Include list should be limited to those that are used by the header, with the ones used by the source included there

This is much more complicated than I expected.

We need to *really* discuss, what is complicated here and what is violated here from the internal email discussions.

Is the large amount of comments largely from a previous patch doing different things that has been hammered into this one?

No, nothing is hammered from the previous patch. The current patch is implementing what is planned via internal emial discussion.

@jdoerfert the transform I think this is intended to do is:

  • find a large shared variable used from a function
  • add a new void*, also in shared, pointing to it
  • initialize that void* only in kernels that can call functions that use the large variable
  • replace all uses with

No, the intended implementation plan which is implemented here is as follows.

(1) Identify the LDS globals (whether large or small) which are used within non-kernel function scope and in global scope.
(2) Create new LDS glboals of i16 type corresponding to every LDS global identified above. The i16 typed LDS globals act as pointers to corresponding original LDS globals.
(3) push the *use* of above identified LDS globals to kernels by adding instructions within the kernels which initialize the address of original LDS globals to their respective pointers. This is will make sure that per kernel LDS allocation for these LDS globals correctly happen.
(4) Within non-kernel functions, replace the *use* of original LDS globals by thier respective pointers.
(5) Keep the global scope use of original LDS globals unchanged since now they should work automatically as the use of these original LDS globals (pointer initialiation) also there within all kernels and hence it will semantically work correct as expected because of per kernel LDS allocation for these LDS globals.

That means, on amdgcn, the large variable only costs LDS space in kernels that definitely use it. I don't know how cuda lowers shared accesses from functions, it could plausibly benefit from the same transform.

Let's not bother about how CUDA handles it since there is lot of differences here. And focus on only AMDGCN.

I can't work out which LDS variables you intend to replace with pointers from the code. Could you spell out what the condition under which you intend to replace one is?

All those LDS globals which are used within non-kernel functions and within global scope requires pointer initialization within kernels.
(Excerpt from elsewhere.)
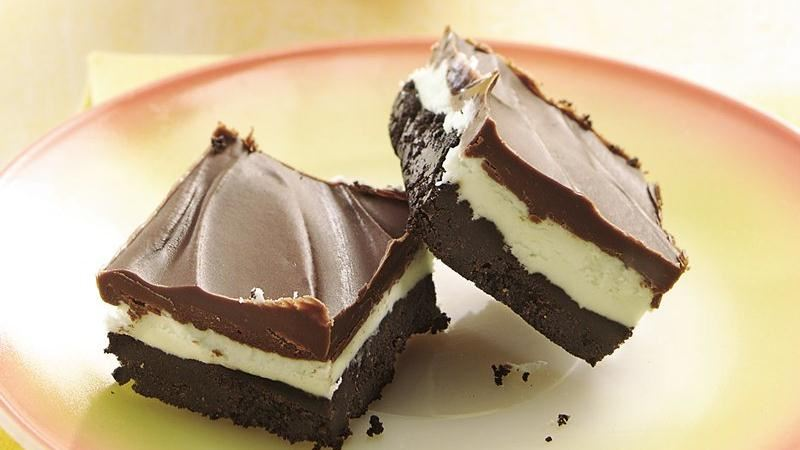 No-Bake Chocolate Mint Bars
hsmhsm added inline comments.Mar 29 2021, 1:13 AM
llvm/lib/Target/AMDGPU/AMDGPUReplaceLDSUseWithPointer.cpp
177 ↗(On Diff #332541)

Because LDS would be nested within the const expr within global scope use.

204 ↗(On Diff #332541)

I am not getting this comment, probably we can discuss it offline.

224 ↗(On Diff #332541)

These maps are required for the logic where we really need to restrict the LDS set for kernel based on kernel excecution paths.

384 ↗(On Diff #332541)

Again not clear about what you intended here - let's take it offline.

llvm/lib/Target/AMDGPU/Utils/AMDGPUGeneralUtils.cpp
20 ↗(On Diff #332541)

will think about it.

59 ↗(On Diff #332541)

not sure what you mean here. Let's discuss offline.

llvm/lib/Target/AMDGPU/Utils/AMDGPUGeneralUtils.h
16 ↗(On Diff #332541)

agree.

hsmhsm added a comment.Apr 6 2021, 8:25 PM

Hi Jon,

I have replied to some of your review comments, and few other comments require internal discussion for better and quick unambiguous conclusion. I am expecting a response from you.

This is much more complicated than I expected.
Is the large amount of comments largely from a previous patch doing different things that has been hammered into this one?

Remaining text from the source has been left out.